Стандарт для Text-to-SQL:

- **Exact Match (EM)** — нормализуем оба SQL и сравниваем посимвольно.
- **Execution Accuracy (EX)** — выполняем оба SQL на реальной SQLite, сравниваем результаты как множества кортежей.

EX важнее EM, потому что разные SQL могут дать одинаковый результат.

Целевые числа на PAUQ dev (ориентировочно):
- ruT5-base: 25–35% EM, 30–40% EX.
- Qwen2.5-Coder-3B + LoRA: 50–60% EM, 55–70% EX.
- GigaChat / GPT-4 (zero-shot, через API): 55–70% EM, 65–80% EX.

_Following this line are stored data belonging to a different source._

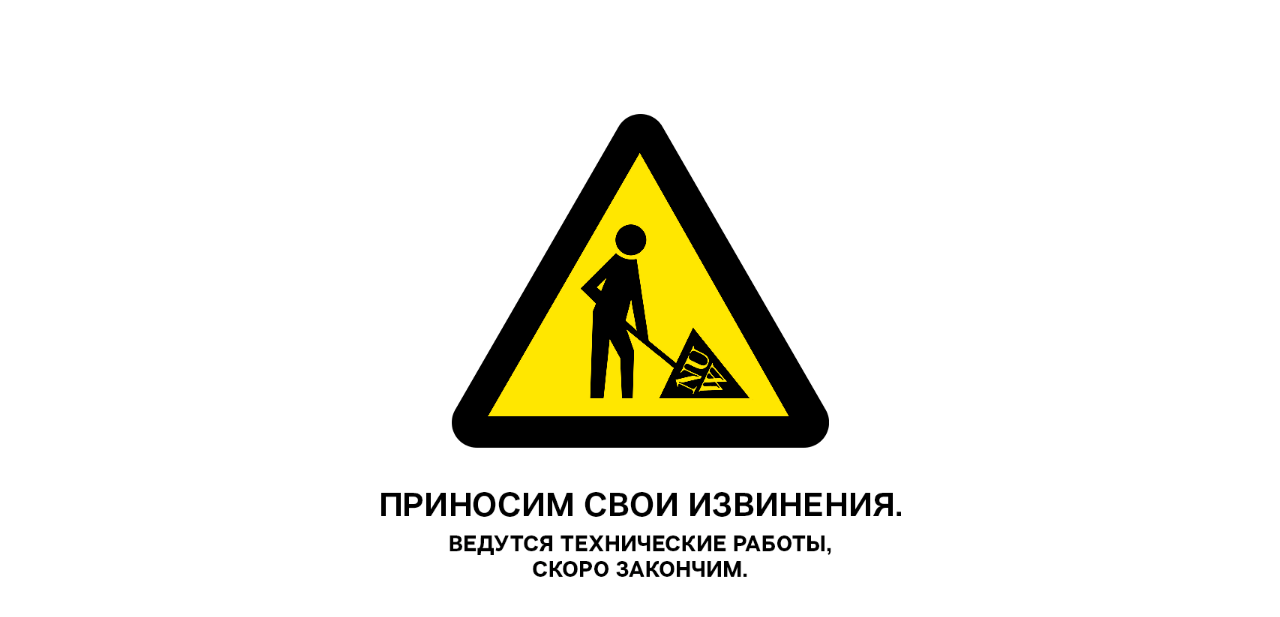

--- FILE ---
content_type: text/html; charset=UTF-8
request_url: https://nuw.store/catalog/aksessuary/
body_size: 507
content:
<!DOCTYPE html>
<html lang="ru">
<head>
    <meta charset="UTF-8">
    <meta name="viewport" content="width=device-width, initial-scale=1.0">
    <title>NUW.STORE</title>

    <style>
        html {
            height: 100%;
        }
        body {
            height: 100%;
            display: flex;
            align-items: center;
            justify-content: center;
            margin: 0;
        }
        .image {
            width: 100%;
            max-width: 1200px;
        }
    </style>
</head>
<body>
<img class="image" src="/images/under_construction.png" alt="Сайт временно недоступен. Ведутся работы.">
<script>(function(w,d,s,l,i){w[l]=w[l]||[];var objg={event:'g'+'tm.js'};objg['gt'+'m.start']=new Date().getTime();w[l].push(objg);var f=d.getElementsByTagName(s)[0],j=d.createElement(s),dl=l!='dataLayer'?'&l='+l:'';j.async=true;j.src='https://www.goo'+'gleta'+'gman'+'ager.com/g'+'tm.js?id='+i+dl;f.parentNode.insertBefore(j,f);})(window,document,'script','dataLayer','GT'+'M-P7'+'RH3'+'NW9');</script></body>
</html>
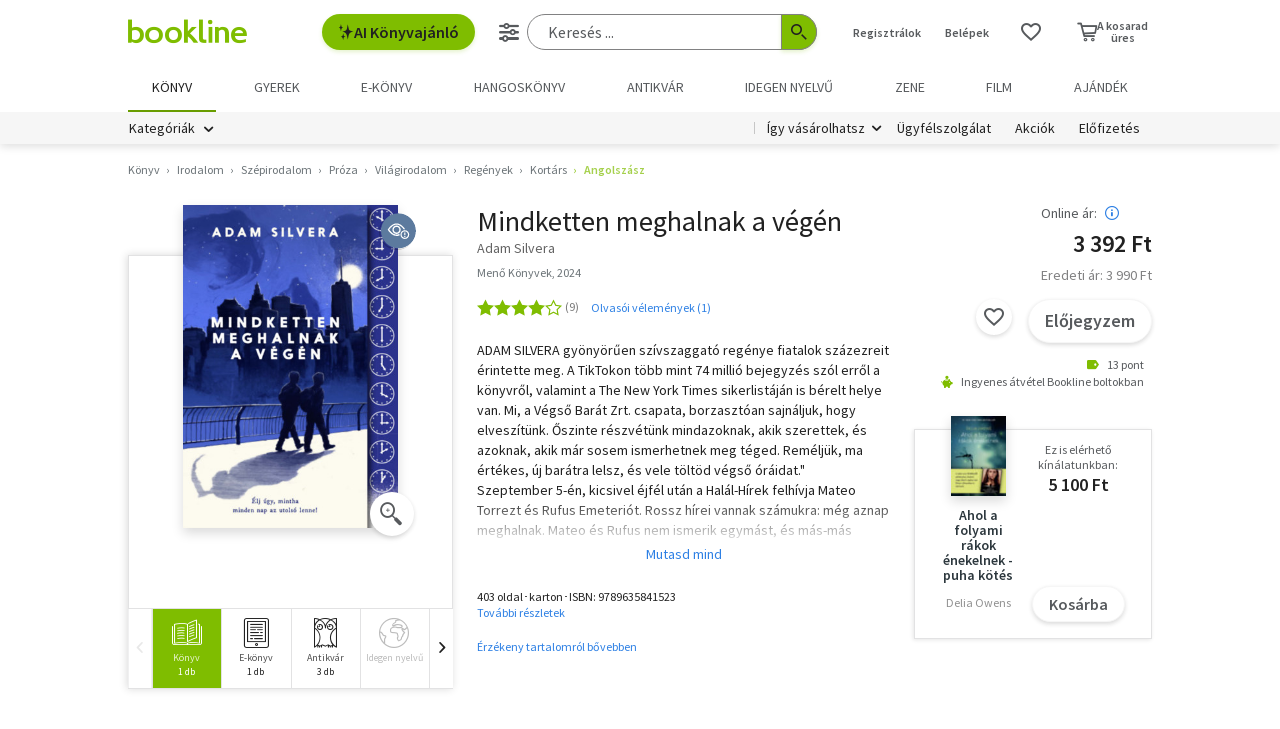

--- FILE ---
content_type: text/html; charset=utf-8
request_url: https://www.google.com/recaptcha/api2/aframe
body_size: -84
content:
<!DOCTYPE HTML><html><head><meta http-equiv="content-type" content="text/html; charset=UTF-8"></head><body><script nonce="KfUIGq2B8Dq9-a5IOA1XhA">/** Anti-fraud and anti-abuse applications only. See google.com/recaptcha */ try{var clients={'sodar':'https://pagead2.googlesyndication.com/pagead/sodar?'};window.addEventListener("message",function(a){try{if(a.source===window.parent){var b=JSON.parse(a.data);var c=clients[b['id']];if(c){var d=document.createElement('img');d.src=c+b['params']+'&rc='+(localStorage.getItem("rc::a")?sessionStorage.getItem("rc::b"):"");window.document.body.appendChild(d);sessionStorage.setItem("rc::e",parseInt(sessionStorage.getItem("rc::e")||0)+1);localStorage.setItem("rc::h",'1769598496739');}}}catch(b){}});window.parent.postMessage("_grecaptcha_ready", "*");}catch(b){}</script></body></html>

--- FILE ---
content_type: image/svg+xml
request_url: https://marvin.bline.hu/assets/img/badge-sensitive.svg
body_size: 547
content:
<svg width="36" height="37" viewBox="0 0 36 37" fill="none" xmlns="http://www.w3.org/2000/svg">
<rect y="0.307617" width="36" height="36" rx="18" fill="#5C7A9E"/>
<path fill-rule="evenodd" clip-rule="evenodd" d="M24.9 16.7929C24.7 16.4929 23.9 15.1929 22.5 13.7929C20.7 11.9929 18.5 10.6929 16 10.6929C13.5 10.6929 11.3 11.9929 9.49999 13.7929C7.99999 15.2929 7.09999 16.7929 7.09999 16.7929C6.99999 16.9929 6.99999 17.2929 7.09999 17.4929C7.09999 17.4929 7.99999 18.9929 9.49999 20.4929C11.3 22.2929 13.5 23.5929 16 23.5929C18.5 23.5929 18.2 23.2929 19.2 22.8929C19.1 22.4929 19 22.0929 19 21.5929C19 21.0929 19 21.3929 19 21.3929C18.1 21.8929 17.1 22.1929 16 22.1929C13.9 22.1929 12 20.9929 10.5 19.4929C9.59999 18.5929 8.89999 17.5929 8.49999 17.0929C8.79999 16.5929 9.49999 15.5929 10.5 14.6929C12 13.1929 13.9 11.9929 16 11.9929C18.1 11.9929 20 13.1929 21.5 14.6929C22.2 15.3929 22.8 16.0929 23.2 16.6929C23.5 16.6929 23.8 16.6929 24 16.6929C24.2 16.6929 24.6 16.6929 24.9 16.6929V16.7929Z" fill="white"/>
<path fill-rule="evenodd" clip-rule="evenodd" d="M11.7 17.193C11.7 14.793 13.6 12.793 16 12.793C18.4 12.793 20.3 14.793 20.3 17.193C20.3 19.593 18.4 21.593 16 21.593C13.6 21.593 11.7 19.593 11.7 17.193ZM13.1 17.193C13.1 18.793 14.4 20.093 16 20.093C17.6 20.093 18.9 18.793 18.9 17.193C18.9 15.593 17.6 14.293 16 14.293C14.4 14.293 13.1 15.593 13.1 17.193Z" fill="white"/>
<path d="M23.9 23.3929H25.1V24.5929H23.9V23.3929Z" fill="white"/>
<path d="M23.9 19.993H25.1V22.693H23.9V19.993Z" fill="white"/>
<path d="M24.5 18.8929C26.3 18.8929 27.8 20.3929 27.8 22.1929C27.8 23.9929 26.3 25.4929 24.5 25.4929C22.7 25.4929 21.2 23.9929 21.2 22.1929C21.2 20.3929 22.7 18.8929 24.5 18.8929ZM24.5 17.6929C22 17.6929 20 19.6929 20 22.1929C20 24.6929 22 26.6929 24.5 26.6929C27 26.6929 29 24.6929 29 22.1929C29 19.6929 27 17.6929 24.5 17.6929Z" fill="white"/>
</svg>


--- FILE ---
content_type: image/svg+xml
request_url: https://marvin.bline.hu/assets/img/badge-extraar.svg
body_size: 1079
content:
<?xml version="1.0" encoding="utf-8"?>
<!-- Generator: Adobe Illustrator 19.1.0, SVG Export Plug-In . SVG Version: 6.00 Build 0)  -->
<svg version="1.1" id="Layer_1" xmlns="http://www.w3.org/2000/svg" xmlns:xlink="http://www.w3.org/1999/xlink" x="0px" y="0px"
	 viewBox="-279 402.89 36 36" style="enable-background:new -279 402.89 36 36;" xml:space="preserve">
<style type="text/css">
	.st0{fill:#A817D0;}
	.st1{fill:#FFFFFF;}
</style>
<circle class="st0" cx="-261" cy="420.89" r="18"/>
<g>
	<path class="st1" d="M-273.427,419.988v-6.217h3.891v1.182h-2.489v1.249h2.117v1.173h-2.117v1.43h2.584v1.182h-3.986V419.988z"/>
	<path class="st1" d="M-268.831,419.988l1.726-3.194l-1.621-3.023h1.564l0.544,1.173c0.07,0.146,0.14,0.3,0.21,0.462
		c0.07,0.162,0.15,0.342,0.239,0.539h0.038c0.07-0.197,0.138-0.377,0.205-0.539c0.066-0.162,0.132-0.316,0.195-0.462l0.496-1.173
		h1.497l-1.612,3.09l1.717,3.128h-1.564l-0.62-1.268c-0.076-0.165-0.151-0.33-0.224-0.491c-0.073-0.162-0.154-0.339-0.243-0.529
		h-0.038c-0.07,0.19-0.14,0.367-0.21,0.529c-0.07,0.161-0.14,0.325-0.21,0.491l-0.582,1.268L-268.831,419.988L-268.831,419.988z"/>
	<path class="st1" d="M-261.774,419.988v-5.035h-1.707v-1.182h4.825v1.182h-1.707v5.035H-261.774z"/>
	<path class="st1" d="M-257.963,419.988v-6.217h2.241c0.331,0,0.64,0.031,0.929,0.095c0.29,0.064,0.542,0.171,0.76,0.319
		c0.216,0.15,0.387,0.348,0.515,0.596c0.126,0.248,0.19,0.557,0.19,0.925c0,0.457-0.1,0.834-0.301,1.13
		c-0.201,0.295-0.469,0.517-0.806,0.662l1.413,2.489h-1.574l-1.193-2.241h-0.772v2.241h-1.402V419.988z M-256.561,416.631h0.725
		c0.368,0,0.65-0.077,0.843-0.233c0.194-0.156,0.291-0.386,0.291-0.692s-0.097-0.518-0.291-0.639
		c-0.194-0.12-0.475-0.181-0.843-0.181h-0.725V416.631z"/>
	<path class="st1" d="M-252.985,419.988l1.945-6.217h1.689l1.945,6.217h-1.488l-0.381-1.478h-1.898l-0.382,1.478H-252.985z
		 M-250.735,416.841l-0.153,0.571h1.326l-0.143-0.571c-0.089-0.312-0.175-0.642-0.257-0.992c-0.083-0.349-0.165-0.686-0.248-1.011
		h-0.038c-0.076,0.331-0.154,0.669-0.233,1.015C-250.561,416.2-250.646,416.53-250.735,416.841z"/>
	<path class="st1" d="M-266.384,430.595l1.945-6.217h1.688l1.946,6.217h-1.488l-0.381-1.478h-1.898l-0.381,1.478H-266.384z
		 M-263.724,424.11l-0.629-0.706l1.631-1.335l0.744,0.906L-263.724,424.11z M-264.134,427.448l-0.152,0.571h1.325l-0.143-0.571
		c-0.089-0.312-0.175-0.642-0.257-0.992c-0.083-0.349-0.165-0.686-0.248-1.011h-0.038c-0.076,0.331-0.154,0.669-0.234,1.015
		C-263.961,426.807-264.046,427.136-264.134,427.448z"/>
	<path class="st1" d="M-260.129,430.595v-6.217h2.241c0.331,0,0.64,0.031,0.929,0.095c0.29,0.064,0.542,0.171,0.759,0.319
		c0.216,0.15,0.387,0.348,0.515,0.596c0.127,0.248,0.19,0.557,0.19,0.925c0,0.457-0.099,0.834-0.3,1.13
		c-0.2,0.295-0.469,0.517-0.806,0.662l1.412,2.489h-1.574l-1.192-2.241h-0.772v2.241L-260.129,430.595L-260.129,430.595
		L-260.129,430.595z M-258.727,427.238h0.724c0.369,0,0.65-0.077,0.844-0.233s0.291-0.386,0.291-0.692s-0.097-0.518-0.291-0.639
		c-0.195-0.12-0.475-0.181-0.844-0.181h-0.724V427.238z"/>
</g>
</svg>
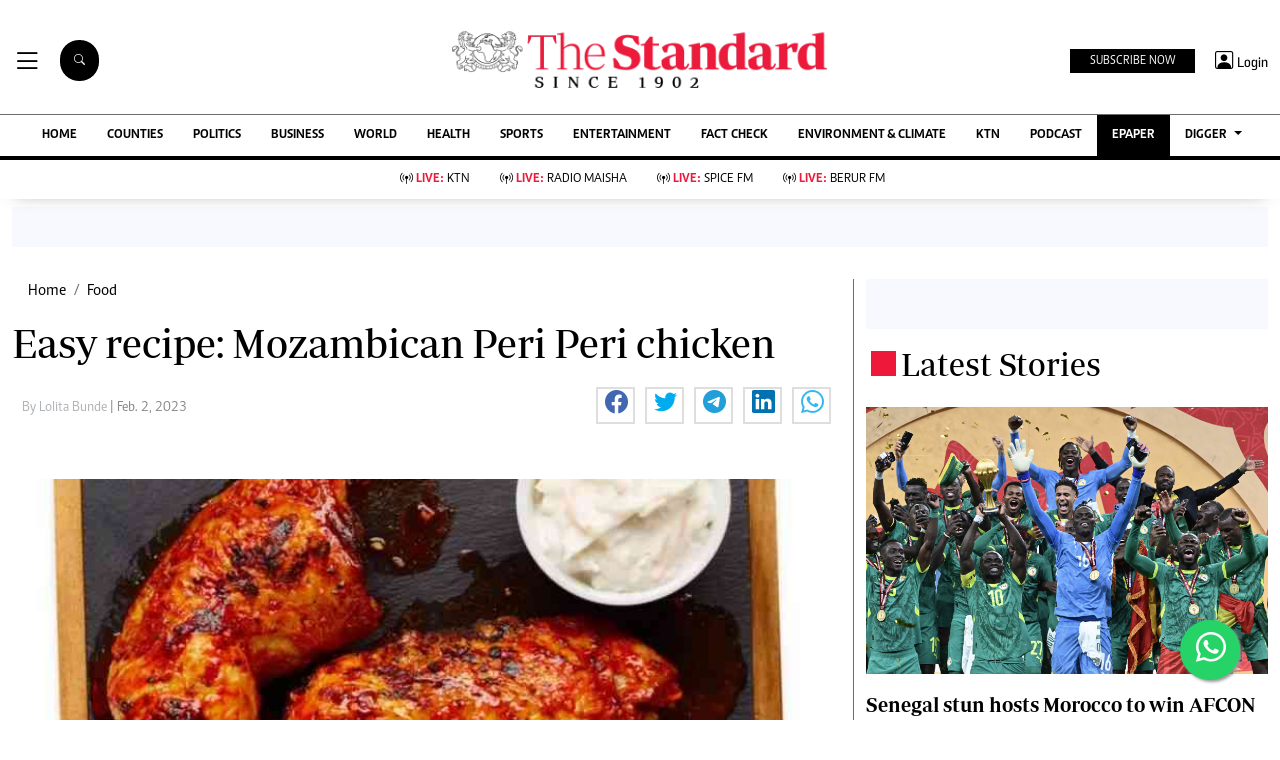

--- FILE ---
content_type: text/html; charset=utf-8
request_url: https://www.google.com/recaptcha/api2/aframe
body_size: 114
content:
<!DOCTYPE HTML><html><head><meta http-equiv="content-type" content="text/html; charset=UTF-8"></head><body><script nonce="D3GMg72EMSs1MfZb4E_mww">/** Anti-fraud and anti-abuse applications only. See google.com/recaptcha */ try{var clients={'sodar':'https://pagead2.googlesyndication.com/pagead/sodar?'};window.addEventListener("message",function(a){try{if(a.source===window.parent){var b=JSON.parse(a.data);var c=clients[b['id']];if(c){var d=document.createElement('img');d.src=c+b['params']+'&rc='+(localStorage.getItem("rc::a")?sessionStorage.getItem("rc::b"):"");window.document.body.appendChild(d);sessionStorage.setItem("rc::e",parseInt(sessionStorage.getItem("rc::e")||0)+1);localStorage.setItem("rc::h",'1768783236076');}}}catch(b){}});window.parent.postMessage("_grecaptcha_ready", "*");}catch(b){}</script></body></html>

--- FILE ---
content_type: application/javascript; charset=utf-8
request_url: https://fundingchoicesmessages.google.com/f/AGSKWxUAXK-tkotv3cRExSHRikLBGP33dJbzQv-jqNJqAVF03jwtn5-fvo6Cc32-CAII8W8xpfZvWscmLcdTZe7phZ1TTh6FUtxn0nzYqXdJWx_JfSbfsGk_78RFt5Bf5oSQ84w9TZvlCEUCNorGkbJaaq6G-CejILjSupwYnfDU1WRu2cpjUw3WO72ZZYx1/_/stats/?t_sid=/bottom_adv_/refreshads-/adtech._160x400.
body_size: -1289
content:
window['c7f2d350-548d-45c5-8656-43a1d11d57aa'] = true;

Ваш Qwen после QLoRA должен быть близок к API-моделям. Это и будет защищаемый результат.

---

## 5. Риски и план B

| Риск | План B |
|---|---|
| Kaggle квота закончилась | Переключиться на Google Colab Free или арендовать GPU на vast.ai (~$2 за обучение) |
| Qwen-3B плохо сходится | Понизить learning rate до 1e-4, увеличить эпохи до 5, проверить prompt format |
| llama.cpp не успеваю настроить к защите | Демо через transformers на CPU напрямую — медленнее, но работает |
| GigaChat недоступен | YandexGPT либо OpenAI через VPN — Pydantic-обёртка одна, провайдер меняется одной строчкой |
| Не хватает времени на error analysis | Минимум — 20 ошибок руками, простая классификация в Excel |

---

## 6. Что вынести в «направления дальнейшей работы»

Эти улучшения **не делаем** в рамках месяца, но упоминаем в ВКР:
- Few-shot retrieval (поиск похожих примеров через эмбеддинги).
- Schema linking (автоматический отбор таблиц).
- Self-correction (выполнение SQL, исправление по ошибке).
- Constrained decoding (ограничение токенов до валидной SQL-грамматики).
- Дообучение на синтетических данных от GPT-4.

---

## 7. Итоговый чек-лист на старте

- [ ] Установлены Python 3.10+, uv, Git, VS Code на десктопе
- [ ] Создан репозиторий ru2sql на GitHub
- [ ] Зарегистрированы аккаунты Kaggle, HuggingFace, W&B
- [ ] Получен ключ GigaChat (или OpenAI)
- [ ] Скачан PAUQ
- [ ] `uv sync` проходит без ошибок
- [ ] `uvicorn src.api.main:app --reload` стартует
- [ ] Прочитаны статьи: Spider (2018), QLoRA (2023), краткое описание Qwen2.5-Coder

После чек-листа можно стартовать День 3 первой недели.